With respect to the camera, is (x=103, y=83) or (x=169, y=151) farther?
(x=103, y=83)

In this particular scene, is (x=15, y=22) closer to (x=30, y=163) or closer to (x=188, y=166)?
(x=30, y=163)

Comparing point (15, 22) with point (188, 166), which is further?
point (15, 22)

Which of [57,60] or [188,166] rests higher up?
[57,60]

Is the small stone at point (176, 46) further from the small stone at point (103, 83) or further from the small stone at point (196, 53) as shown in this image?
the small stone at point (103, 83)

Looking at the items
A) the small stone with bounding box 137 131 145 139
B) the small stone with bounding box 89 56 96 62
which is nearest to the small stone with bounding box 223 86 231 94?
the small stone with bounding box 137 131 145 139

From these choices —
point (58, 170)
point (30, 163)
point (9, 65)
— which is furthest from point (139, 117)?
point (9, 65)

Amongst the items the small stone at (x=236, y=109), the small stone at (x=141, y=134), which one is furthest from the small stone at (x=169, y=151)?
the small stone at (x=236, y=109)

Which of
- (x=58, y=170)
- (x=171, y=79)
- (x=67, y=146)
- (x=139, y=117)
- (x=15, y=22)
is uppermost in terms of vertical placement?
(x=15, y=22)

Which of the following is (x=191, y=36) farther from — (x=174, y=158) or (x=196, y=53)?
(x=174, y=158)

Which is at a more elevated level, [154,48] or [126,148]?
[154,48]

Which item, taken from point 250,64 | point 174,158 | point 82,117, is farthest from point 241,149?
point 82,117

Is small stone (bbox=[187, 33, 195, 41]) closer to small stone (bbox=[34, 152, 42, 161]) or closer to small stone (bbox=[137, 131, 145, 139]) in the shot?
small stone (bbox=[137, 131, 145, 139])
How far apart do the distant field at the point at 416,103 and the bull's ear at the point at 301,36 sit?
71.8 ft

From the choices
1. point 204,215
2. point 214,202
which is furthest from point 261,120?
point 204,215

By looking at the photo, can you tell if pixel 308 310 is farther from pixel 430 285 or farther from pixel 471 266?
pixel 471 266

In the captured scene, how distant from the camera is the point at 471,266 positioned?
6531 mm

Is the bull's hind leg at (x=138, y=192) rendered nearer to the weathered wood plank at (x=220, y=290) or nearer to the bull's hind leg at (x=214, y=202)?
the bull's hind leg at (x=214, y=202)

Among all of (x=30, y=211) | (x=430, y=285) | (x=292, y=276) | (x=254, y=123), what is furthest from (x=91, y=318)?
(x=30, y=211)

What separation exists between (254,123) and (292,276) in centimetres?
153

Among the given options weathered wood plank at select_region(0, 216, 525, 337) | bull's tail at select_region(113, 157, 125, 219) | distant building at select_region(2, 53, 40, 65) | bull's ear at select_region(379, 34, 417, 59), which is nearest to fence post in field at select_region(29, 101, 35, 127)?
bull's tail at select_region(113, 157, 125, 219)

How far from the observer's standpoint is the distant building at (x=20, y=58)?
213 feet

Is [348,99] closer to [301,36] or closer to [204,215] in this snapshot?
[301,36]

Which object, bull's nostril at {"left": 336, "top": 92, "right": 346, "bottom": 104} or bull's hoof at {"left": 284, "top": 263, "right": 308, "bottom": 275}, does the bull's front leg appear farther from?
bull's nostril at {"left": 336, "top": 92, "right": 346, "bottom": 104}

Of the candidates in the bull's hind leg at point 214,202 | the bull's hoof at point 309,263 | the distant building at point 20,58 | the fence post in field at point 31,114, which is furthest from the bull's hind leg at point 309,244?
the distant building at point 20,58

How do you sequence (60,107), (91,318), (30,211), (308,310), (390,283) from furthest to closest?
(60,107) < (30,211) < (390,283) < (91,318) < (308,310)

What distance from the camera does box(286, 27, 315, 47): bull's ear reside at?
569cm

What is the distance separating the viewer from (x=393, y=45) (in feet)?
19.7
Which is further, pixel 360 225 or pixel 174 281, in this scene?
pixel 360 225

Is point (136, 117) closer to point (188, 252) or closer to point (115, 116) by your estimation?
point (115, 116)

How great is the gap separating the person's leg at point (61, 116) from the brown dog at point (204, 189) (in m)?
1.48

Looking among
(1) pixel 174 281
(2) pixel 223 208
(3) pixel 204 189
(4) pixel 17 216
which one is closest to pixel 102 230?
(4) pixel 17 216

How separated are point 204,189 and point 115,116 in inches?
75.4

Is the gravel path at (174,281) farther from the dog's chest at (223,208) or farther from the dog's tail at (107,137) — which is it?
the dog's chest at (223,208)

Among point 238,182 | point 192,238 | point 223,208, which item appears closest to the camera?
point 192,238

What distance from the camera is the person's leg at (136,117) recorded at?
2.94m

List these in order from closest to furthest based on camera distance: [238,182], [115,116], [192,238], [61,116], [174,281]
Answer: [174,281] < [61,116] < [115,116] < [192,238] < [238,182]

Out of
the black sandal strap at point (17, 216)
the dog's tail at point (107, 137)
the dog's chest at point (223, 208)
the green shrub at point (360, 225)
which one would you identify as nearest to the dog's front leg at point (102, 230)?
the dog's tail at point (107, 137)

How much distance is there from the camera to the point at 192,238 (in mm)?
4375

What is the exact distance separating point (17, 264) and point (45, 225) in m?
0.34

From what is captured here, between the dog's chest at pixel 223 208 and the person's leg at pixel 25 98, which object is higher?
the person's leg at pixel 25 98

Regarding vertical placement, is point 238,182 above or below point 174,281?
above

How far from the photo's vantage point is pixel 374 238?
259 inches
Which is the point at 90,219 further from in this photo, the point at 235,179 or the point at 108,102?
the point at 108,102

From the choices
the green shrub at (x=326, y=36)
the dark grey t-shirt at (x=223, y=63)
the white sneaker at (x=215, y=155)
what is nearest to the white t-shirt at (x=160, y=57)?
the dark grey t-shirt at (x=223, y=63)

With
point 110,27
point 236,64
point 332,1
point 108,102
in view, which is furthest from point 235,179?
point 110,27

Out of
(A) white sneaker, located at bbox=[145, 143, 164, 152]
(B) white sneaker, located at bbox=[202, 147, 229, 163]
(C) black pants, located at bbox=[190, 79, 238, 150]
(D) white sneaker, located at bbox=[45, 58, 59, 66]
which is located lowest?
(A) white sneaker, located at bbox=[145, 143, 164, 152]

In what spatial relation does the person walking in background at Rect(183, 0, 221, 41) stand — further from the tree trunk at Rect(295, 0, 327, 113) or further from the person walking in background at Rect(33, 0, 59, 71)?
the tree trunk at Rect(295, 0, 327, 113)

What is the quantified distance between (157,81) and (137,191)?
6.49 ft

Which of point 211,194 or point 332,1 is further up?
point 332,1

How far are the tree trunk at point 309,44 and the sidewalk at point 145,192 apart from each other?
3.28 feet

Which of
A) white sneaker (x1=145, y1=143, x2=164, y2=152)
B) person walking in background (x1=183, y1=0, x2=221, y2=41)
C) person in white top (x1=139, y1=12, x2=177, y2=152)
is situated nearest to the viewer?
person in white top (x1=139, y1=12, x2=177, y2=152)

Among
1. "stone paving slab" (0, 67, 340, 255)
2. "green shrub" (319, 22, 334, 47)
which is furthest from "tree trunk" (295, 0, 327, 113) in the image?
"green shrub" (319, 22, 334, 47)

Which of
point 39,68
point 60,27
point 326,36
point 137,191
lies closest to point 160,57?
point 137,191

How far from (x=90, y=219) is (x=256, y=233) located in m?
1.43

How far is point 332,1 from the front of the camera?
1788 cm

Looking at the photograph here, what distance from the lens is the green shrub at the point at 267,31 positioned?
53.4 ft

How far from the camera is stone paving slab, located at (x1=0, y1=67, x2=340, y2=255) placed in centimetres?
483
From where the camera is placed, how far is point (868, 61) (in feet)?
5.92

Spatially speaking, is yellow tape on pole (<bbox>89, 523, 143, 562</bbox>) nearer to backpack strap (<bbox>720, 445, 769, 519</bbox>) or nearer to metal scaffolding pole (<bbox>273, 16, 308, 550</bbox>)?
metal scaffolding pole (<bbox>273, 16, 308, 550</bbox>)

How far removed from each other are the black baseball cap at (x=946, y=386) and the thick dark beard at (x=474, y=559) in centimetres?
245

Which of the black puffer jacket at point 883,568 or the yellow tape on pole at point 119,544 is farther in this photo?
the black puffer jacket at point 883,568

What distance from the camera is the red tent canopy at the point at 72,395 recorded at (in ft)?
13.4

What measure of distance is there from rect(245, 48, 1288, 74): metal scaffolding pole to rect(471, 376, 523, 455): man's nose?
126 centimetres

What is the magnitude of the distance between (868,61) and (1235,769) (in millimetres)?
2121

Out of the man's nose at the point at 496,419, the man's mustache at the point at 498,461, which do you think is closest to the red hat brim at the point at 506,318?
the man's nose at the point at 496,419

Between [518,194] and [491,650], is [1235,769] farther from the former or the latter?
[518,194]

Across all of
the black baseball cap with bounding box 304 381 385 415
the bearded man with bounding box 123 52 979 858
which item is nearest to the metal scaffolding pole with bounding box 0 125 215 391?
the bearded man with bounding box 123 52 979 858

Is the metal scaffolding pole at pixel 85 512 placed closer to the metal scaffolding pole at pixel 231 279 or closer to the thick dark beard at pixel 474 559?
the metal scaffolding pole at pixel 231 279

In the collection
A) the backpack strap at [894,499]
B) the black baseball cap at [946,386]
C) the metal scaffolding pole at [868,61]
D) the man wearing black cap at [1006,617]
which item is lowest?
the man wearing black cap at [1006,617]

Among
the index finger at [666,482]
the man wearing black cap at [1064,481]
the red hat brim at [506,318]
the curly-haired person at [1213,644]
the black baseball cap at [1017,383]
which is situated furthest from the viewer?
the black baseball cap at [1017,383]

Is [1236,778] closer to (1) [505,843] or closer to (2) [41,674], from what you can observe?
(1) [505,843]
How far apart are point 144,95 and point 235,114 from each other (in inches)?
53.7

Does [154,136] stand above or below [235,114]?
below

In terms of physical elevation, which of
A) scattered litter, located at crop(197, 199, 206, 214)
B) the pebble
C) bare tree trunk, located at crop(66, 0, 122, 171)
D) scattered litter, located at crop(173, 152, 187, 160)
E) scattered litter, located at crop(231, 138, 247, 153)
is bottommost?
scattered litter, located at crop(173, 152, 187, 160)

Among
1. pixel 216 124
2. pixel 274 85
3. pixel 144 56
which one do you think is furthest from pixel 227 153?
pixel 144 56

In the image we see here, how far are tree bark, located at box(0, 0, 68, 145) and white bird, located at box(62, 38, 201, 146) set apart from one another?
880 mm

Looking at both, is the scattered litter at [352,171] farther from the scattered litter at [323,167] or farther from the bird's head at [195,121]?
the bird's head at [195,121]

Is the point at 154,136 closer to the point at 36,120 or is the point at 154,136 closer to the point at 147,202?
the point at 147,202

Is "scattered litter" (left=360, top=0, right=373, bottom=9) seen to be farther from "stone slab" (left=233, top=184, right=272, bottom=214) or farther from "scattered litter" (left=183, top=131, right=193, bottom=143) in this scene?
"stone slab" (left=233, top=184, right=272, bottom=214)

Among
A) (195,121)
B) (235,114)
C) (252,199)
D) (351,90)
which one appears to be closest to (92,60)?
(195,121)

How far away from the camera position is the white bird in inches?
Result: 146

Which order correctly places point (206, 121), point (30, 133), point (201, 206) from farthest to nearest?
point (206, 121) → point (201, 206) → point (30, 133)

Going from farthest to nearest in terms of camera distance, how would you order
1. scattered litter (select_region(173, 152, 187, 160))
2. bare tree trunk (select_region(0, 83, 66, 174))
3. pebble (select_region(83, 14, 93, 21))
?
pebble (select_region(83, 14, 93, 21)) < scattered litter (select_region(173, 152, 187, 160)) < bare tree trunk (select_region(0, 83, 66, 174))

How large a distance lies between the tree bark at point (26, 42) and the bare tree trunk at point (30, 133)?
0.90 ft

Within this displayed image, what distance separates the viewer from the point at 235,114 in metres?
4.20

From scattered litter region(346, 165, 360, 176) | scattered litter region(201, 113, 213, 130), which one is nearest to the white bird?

● Work required
Return exactly, and only, the line containing "Looking at both, is" and every line after it through the end of the material.

● The output
Looking at both, is the scattered litter at [352,171] farther from the scattered litter at [323,167] or farther from the bird's head at [195,121]?
the bird's head at [195,121]

Is the point at 154,136 closer to the point at 36,120 or is the point at 154,136 closer to the point at 147,202?
the point at 147,202

Is "scattered litter" (left=360, top=0, right=373, bottom=9) seen to be farther from "stone slab" (left=233, top=184, right=272, bottom=214) or farther from "scattered litter" (left=183, top=131, right=193, bottom=143) in this scene?
"stone slab" (left=233, top=184, right=272, bottom=214)

Among
A) (195,121)
B) (235,114)
C) (252,199)
D) (351,90)
which one appears to be closest to (92,60)?
(195,121)

How far away from the camera position is the white bird in inches?
Result: 146

Which order correctly places point (206, 121), point (30, 133), point (201, 206) from farthest to nearest?
point (206, 121) → point (201, 206) → point (30, 133)

Going from farthest to nearest in terms of camera distance, how would you order
1. scattered litter (select_region(173, 152, 187, 160))
2. bare tree trunk (select_region(0, 83, 66, 174))
3. pebble (select_region(83, 14, 93, 21))
?
pebble (select_region(83, 14, 93, 21)) < scattered litter (select_region(173, 152, 187, 160)) < bare tree trunk (select_region(0, 83, 66, 174))

How large a distance lies between the tree bark at point (26, 42) and the bare tree trunk at point (30, 133)?
0.90 ft

Within this displayed image, what distance separates the viewer from the point at 235,114 in metres?
4.20

From scattered litter region(346, 165, 360, 176) | scattered litter region(201, 113, 213, 130), which one is nearest to the white bird?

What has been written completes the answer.